Prova ad osservare il flusso continuo di immagini che scorrono online. In questo paragrafetto mi limiterò alle foto che ritraggono te, cioè solo un tassello microscopico di un capitolo infinito. Le immagini sono un osservatorio da cui guardare, per esempio, te e il tuo mondo. Le immagini raccontano chi sei, anche alle persone che non ti conoscono.

Vale sempre il discorso della grande piazza metropolitana. Vorresti che il tuo futuro e agognato datore di lavoro ti incontrasse per la prima volta in costume da bagno mentre ti scoli una mega birra?

La birra e il costume ci stanno benissimo, basta collocarli nel contesto giusto: queste immagini sono da inserire nelle foto condivise con i tuoi amici, ma non nei post pubblici o – peggio – nella tua foto profilo pubblica.

Prospettiva 4: il mondo visto attraverso la finestra

Che tempo fa oggi? Nevica? C’è il sole?
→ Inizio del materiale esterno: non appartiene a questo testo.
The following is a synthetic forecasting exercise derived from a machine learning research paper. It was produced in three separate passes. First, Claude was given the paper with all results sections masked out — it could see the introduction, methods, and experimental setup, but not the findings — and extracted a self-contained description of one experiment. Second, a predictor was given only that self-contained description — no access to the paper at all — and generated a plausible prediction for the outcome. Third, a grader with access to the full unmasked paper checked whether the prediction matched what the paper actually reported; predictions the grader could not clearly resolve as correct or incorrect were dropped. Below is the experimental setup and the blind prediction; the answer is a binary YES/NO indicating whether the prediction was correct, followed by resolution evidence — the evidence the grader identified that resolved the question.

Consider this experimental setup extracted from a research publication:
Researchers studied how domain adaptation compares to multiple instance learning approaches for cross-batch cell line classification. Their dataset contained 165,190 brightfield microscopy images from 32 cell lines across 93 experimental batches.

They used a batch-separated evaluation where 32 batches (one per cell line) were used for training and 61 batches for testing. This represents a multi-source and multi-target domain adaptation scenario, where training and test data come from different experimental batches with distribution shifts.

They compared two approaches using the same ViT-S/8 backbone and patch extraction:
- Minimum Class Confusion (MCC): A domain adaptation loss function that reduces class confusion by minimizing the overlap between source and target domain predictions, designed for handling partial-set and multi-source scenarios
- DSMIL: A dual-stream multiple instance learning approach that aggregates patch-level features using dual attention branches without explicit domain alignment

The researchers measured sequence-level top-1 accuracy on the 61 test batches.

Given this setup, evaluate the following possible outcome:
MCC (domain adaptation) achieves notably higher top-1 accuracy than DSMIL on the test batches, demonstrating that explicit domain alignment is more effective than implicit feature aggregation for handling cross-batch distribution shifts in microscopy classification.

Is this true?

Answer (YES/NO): NO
Non dirmi che hai già visto il meteo sul web, metti il naso fuori dalla finestra e poi potrai rispondermi.

Ti devo spiegare perché ogni tanto fa bene alzarti dalla sedia, staccare per un attimo i pensieri e gli occhi da ciò che stai facendo e, per esempio, fare un minimo di movimento?

Ecco, per favore, dillo anche a me, che lo dimentico spesso! Ti auguro una pausa piacevole, magari con un buon caffè o con ciò che preferisci.
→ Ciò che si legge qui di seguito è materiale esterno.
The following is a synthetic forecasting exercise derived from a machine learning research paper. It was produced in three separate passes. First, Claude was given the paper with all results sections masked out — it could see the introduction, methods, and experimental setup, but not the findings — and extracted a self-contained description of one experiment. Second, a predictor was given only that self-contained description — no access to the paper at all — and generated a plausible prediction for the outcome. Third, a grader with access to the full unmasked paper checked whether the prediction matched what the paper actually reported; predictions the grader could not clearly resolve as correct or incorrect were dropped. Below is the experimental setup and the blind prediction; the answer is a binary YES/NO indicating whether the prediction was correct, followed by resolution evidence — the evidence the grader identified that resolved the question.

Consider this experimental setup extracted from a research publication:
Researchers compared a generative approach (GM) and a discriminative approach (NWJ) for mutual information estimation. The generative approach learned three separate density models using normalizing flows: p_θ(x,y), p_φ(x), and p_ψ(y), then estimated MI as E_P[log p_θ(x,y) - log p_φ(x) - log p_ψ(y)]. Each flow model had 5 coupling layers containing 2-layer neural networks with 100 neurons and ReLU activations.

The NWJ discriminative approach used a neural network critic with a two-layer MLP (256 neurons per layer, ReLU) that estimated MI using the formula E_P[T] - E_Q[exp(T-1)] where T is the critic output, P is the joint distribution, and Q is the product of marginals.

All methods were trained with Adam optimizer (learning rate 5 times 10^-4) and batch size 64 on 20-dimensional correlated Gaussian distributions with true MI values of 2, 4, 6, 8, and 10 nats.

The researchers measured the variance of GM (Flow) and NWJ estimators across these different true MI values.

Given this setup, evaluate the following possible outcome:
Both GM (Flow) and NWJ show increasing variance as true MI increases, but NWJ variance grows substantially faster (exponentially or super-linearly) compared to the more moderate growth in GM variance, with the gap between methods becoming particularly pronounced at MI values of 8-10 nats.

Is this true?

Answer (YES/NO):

Prospettiva 5: il mondo visto attraverso lo schermo

Lo schermo è diventato il nostro compagno più assiduo oltre che, ogni giorno di più, indispensabile sia per il lavoro sia per la vita sociale.

Ognuno di noi, inoltre, fruisce di un numero variabile di schermi. In tutti i suoi formati, lo schermo è quasi uno specchio – per lo più portatile – che riflette la vita nostra e delle persone con cui siamo costantemente connessi.

Trascorriamo sempre più tempo con gli occhi sullo schermo: un esercizio potrebbe essere quello di limitarne l’uso allo stretto necessario e di scegliere solo le app e i social che vi sono davvero utili nella vita reale e corrispondono al nostro modo di essere.

Non occorre essere iscritti a tanti media se poi non abbiamo il tempo oggettivo di parteciparvi con una certa regolarità, ma soprattutto con una presenza di qualità.

L’esercizio potrebbe dunque essere: sfoltisci i tuoi media, e su questi dai il meglio di te, esattamente come faresti nella vita offline. Ma per questo argomento ti invito a leggere il prossimo punto.

Prospettiva 6: il mondo visto attraverso di te

Online e offline sono oggi inscindibili, per tutti. Online e offline devono avere una sola radice comune: te stesso, la tua personalità, il tuo modo di essere, la tua “voce”.

Difficilmente una persona educata e gentile offline sarà di proposito maleducata online.

Una tra le difficoltà delle comunicazioni online sta però, ad esempio, nel fatto di nascondere, in tutto o in parte, la comunicazione non verbale, quindi il rischio di fraintendimenti cresce, e anche una persona generalmente educata dovrà riflettere bene prima di postare, trasmettere o condividere certi tipi di contenuti.

Anche in questo caso, l’invito è a fare costantemente – me compresa – un esercizio di consapevolezza su ogni dato e contenuto che mettiamo in circolazione.

Abbiamo a disposizione strumenti eccezionali e utili, divertenti e potentissimi: allo stesso tempo occorre tanta coscienza in più, occorre una vera e propria educazione. Penso qui alla fascia dei più giovani, tema su cui non apro un’altra infinita parentesi, e lascio la parola a te.

Postilla. Pensa che non prevedevo un post lunghissimo, ma questa volta – povero te, giunto fino alla fine – ho scritto un mare di parole che, nelle varie fasi di stesura, sono servite tantissimo a me in primis, ancora una volta, per riorganizzare idee e prospettive.

Grazie per aver letto fin qui, buona serata!